What the task asks:
Recast the records from the line containing "Of all the options" through the line containing "0.32 meters", inclusive, as a two-column CSV with the columns text and answer. Give one row per record, place each value in a single quoted field, and replace any line breaks with spaces.

Provided material:
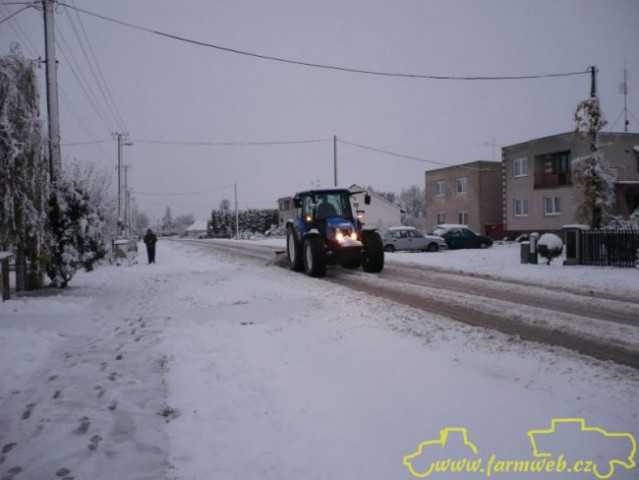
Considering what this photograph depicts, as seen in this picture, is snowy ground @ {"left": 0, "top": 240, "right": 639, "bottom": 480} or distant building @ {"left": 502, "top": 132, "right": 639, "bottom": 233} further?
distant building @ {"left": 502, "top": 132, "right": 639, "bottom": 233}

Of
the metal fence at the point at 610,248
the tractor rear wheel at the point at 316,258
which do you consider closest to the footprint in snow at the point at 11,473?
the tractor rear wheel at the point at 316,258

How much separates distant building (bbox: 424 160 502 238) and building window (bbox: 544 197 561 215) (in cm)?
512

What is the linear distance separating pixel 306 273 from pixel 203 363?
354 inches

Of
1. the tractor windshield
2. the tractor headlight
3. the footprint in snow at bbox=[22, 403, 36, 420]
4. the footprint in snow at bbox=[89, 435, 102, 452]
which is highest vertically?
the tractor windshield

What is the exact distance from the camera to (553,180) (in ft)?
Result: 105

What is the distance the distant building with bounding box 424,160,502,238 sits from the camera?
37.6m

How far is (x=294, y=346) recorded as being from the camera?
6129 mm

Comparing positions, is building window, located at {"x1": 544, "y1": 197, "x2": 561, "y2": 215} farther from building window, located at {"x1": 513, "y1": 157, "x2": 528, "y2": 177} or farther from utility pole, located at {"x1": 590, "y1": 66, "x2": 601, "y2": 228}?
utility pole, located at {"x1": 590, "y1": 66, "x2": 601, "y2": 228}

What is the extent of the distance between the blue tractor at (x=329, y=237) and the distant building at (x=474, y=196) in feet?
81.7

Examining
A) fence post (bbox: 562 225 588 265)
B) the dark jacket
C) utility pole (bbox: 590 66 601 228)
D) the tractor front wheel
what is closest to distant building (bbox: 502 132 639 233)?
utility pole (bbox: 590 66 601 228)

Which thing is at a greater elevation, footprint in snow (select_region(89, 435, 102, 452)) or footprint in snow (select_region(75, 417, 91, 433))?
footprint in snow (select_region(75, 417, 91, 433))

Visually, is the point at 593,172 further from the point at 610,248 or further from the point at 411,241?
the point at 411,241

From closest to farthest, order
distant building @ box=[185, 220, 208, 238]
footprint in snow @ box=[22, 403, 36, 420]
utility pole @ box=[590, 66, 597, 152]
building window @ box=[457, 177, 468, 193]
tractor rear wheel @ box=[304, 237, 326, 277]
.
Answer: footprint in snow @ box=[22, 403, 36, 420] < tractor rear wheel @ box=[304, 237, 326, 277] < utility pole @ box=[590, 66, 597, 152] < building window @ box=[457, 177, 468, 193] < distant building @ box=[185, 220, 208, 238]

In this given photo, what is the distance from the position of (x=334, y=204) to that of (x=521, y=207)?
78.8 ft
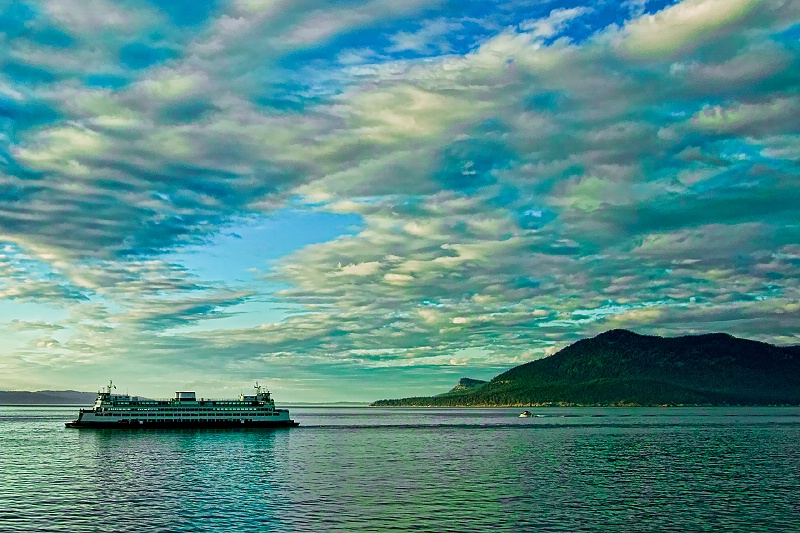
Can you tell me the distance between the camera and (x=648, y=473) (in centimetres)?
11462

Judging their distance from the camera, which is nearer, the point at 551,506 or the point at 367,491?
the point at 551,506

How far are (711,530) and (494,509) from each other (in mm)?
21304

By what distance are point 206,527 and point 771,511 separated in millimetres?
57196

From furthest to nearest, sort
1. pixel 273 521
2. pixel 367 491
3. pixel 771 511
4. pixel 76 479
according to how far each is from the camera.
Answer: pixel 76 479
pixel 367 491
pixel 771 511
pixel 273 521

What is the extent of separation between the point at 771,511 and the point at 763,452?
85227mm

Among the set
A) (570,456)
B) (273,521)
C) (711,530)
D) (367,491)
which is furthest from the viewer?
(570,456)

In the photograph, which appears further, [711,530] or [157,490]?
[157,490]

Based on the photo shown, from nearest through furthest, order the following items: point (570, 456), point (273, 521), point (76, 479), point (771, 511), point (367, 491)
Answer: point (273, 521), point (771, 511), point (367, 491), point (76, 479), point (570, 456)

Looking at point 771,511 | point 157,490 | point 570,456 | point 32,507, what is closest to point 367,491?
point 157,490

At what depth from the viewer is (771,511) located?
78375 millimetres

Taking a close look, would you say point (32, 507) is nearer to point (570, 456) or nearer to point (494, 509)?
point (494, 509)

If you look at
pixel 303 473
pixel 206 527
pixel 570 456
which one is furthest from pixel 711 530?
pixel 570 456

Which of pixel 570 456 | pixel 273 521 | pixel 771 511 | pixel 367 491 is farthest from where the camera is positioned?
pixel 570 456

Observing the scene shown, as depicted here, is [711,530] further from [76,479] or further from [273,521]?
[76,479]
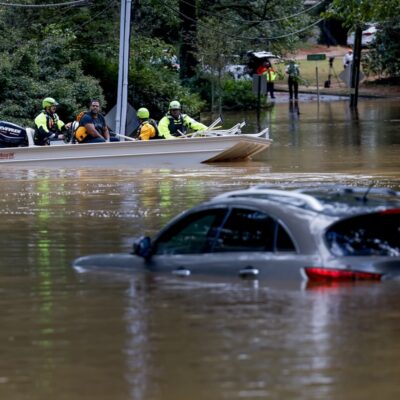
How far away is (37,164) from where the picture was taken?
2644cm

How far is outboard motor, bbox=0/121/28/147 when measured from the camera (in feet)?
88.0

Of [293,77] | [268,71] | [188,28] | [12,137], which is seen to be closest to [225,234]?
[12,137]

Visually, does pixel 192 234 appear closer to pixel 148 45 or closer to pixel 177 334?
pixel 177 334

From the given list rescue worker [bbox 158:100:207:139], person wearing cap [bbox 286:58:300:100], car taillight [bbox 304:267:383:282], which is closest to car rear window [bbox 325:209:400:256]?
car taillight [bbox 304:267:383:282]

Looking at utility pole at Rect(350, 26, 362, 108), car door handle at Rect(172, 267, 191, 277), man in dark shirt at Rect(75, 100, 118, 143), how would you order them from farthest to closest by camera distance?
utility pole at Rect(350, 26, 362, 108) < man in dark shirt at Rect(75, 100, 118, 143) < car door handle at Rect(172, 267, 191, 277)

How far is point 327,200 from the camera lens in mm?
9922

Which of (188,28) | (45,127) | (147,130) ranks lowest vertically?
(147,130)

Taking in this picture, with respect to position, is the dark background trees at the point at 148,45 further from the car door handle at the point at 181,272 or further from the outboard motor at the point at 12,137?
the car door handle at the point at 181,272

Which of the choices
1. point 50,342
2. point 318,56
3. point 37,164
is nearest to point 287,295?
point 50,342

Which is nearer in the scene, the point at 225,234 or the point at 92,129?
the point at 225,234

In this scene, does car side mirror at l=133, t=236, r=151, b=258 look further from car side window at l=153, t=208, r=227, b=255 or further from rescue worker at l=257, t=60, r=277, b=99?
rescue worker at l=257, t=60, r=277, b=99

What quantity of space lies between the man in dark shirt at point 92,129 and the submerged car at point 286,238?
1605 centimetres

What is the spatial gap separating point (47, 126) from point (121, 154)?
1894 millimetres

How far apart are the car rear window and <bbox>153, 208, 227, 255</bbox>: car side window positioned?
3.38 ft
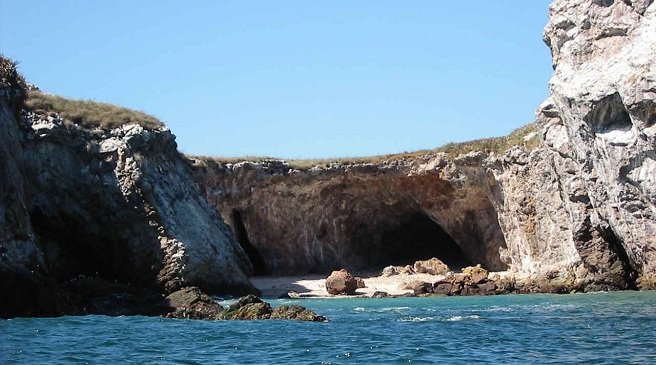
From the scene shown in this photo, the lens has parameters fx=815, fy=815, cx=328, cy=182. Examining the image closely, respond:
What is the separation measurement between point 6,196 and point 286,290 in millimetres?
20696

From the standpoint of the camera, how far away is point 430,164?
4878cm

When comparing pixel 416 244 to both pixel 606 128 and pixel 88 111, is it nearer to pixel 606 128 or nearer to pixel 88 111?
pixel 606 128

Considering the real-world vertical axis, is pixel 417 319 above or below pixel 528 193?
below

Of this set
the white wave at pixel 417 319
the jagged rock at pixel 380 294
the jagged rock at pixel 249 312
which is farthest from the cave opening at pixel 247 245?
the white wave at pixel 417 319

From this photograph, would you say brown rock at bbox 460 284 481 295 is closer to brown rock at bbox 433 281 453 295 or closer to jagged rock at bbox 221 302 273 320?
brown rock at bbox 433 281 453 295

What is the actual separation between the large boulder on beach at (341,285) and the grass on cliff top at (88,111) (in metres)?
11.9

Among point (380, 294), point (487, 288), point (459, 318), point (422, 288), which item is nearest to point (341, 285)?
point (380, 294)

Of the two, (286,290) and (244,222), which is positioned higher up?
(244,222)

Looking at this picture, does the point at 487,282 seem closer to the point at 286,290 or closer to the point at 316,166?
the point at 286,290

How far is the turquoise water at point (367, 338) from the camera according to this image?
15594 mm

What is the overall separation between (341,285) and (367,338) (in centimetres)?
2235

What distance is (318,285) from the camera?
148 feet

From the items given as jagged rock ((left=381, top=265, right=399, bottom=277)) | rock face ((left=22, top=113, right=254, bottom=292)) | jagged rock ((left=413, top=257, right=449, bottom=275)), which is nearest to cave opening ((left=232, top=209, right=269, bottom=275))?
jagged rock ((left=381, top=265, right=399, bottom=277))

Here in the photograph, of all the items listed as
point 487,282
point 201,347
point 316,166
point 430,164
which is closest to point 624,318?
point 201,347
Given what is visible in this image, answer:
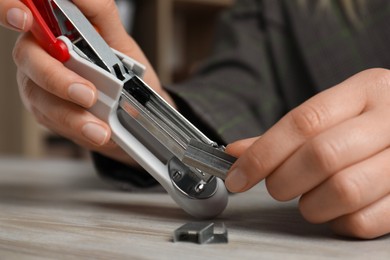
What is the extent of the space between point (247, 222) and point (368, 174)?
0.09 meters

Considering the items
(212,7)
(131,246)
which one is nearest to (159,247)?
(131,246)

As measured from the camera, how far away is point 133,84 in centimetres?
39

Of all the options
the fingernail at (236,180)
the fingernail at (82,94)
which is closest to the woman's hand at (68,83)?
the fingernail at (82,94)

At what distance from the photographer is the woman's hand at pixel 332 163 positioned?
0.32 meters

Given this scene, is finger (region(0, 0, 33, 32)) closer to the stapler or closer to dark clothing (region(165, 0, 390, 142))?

--

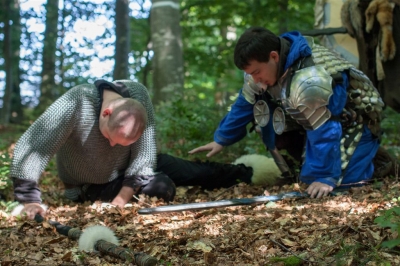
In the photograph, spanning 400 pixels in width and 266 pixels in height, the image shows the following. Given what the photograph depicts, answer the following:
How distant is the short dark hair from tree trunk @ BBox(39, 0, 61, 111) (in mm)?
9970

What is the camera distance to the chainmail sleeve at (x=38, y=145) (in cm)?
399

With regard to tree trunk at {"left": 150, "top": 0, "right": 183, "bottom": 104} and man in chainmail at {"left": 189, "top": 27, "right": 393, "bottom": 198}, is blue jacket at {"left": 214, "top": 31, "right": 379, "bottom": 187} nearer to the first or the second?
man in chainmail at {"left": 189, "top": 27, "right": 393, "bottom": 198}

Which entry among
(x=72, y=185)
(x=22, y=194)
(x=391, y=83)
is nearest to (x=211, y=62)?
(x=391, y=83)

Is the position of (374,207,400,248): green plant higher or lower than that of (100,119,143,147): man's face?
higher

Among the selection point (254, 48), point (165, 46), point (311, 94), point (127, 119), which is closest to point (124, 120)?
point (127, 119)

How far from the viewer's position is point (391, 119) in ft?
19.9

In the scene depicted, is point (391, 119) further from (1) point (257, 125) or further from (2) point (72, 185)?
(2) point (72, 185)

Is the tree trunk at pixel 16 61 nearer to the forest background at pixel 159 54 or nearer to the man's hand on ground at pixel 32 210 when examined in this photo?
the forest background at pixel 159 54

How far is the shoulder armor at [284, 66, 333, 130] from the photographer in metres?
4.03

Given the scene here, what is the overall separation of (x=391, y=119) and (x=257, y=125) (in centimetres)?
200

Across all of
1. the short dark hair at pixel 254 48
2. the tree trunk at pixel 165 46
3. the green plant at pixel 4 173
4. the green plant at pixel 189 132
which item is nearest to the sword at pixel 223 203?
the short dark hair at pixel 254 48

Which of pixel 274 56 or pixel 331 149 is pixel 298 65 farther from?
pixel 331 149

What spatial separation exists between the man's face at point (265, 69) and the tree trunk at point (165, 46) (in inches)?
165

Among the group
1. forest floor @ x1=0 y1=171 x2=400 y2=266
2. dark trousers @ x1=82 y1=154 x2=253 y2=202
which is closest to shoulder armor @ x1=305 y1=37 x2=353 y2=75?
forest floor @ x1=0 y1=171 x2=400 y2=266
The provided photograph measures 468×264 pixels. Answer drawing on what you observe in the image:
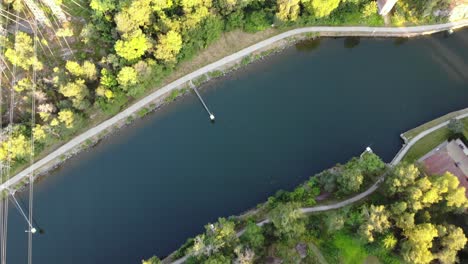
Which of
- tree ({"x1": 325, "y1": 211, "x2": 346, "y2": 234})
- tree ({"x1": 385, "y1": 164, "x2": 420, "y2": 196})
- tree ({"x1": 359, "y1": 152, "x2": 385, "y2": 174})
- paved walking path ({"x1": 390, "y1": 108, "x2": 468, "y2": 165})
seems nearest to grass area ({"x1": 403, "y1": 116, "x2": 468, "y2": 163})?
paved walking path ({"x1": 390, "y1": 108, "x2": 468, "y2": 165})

Response for this exercise:
text,answer
"Of all the options the fingernail at (236,180) the fingernail at (82,94) which is closest to the woman's hand at (68,83)?","the fingernail at (82,94)"
"At what distance from the photographer is the woman's hand at pixel 332 163 positioned?","0.32 meters"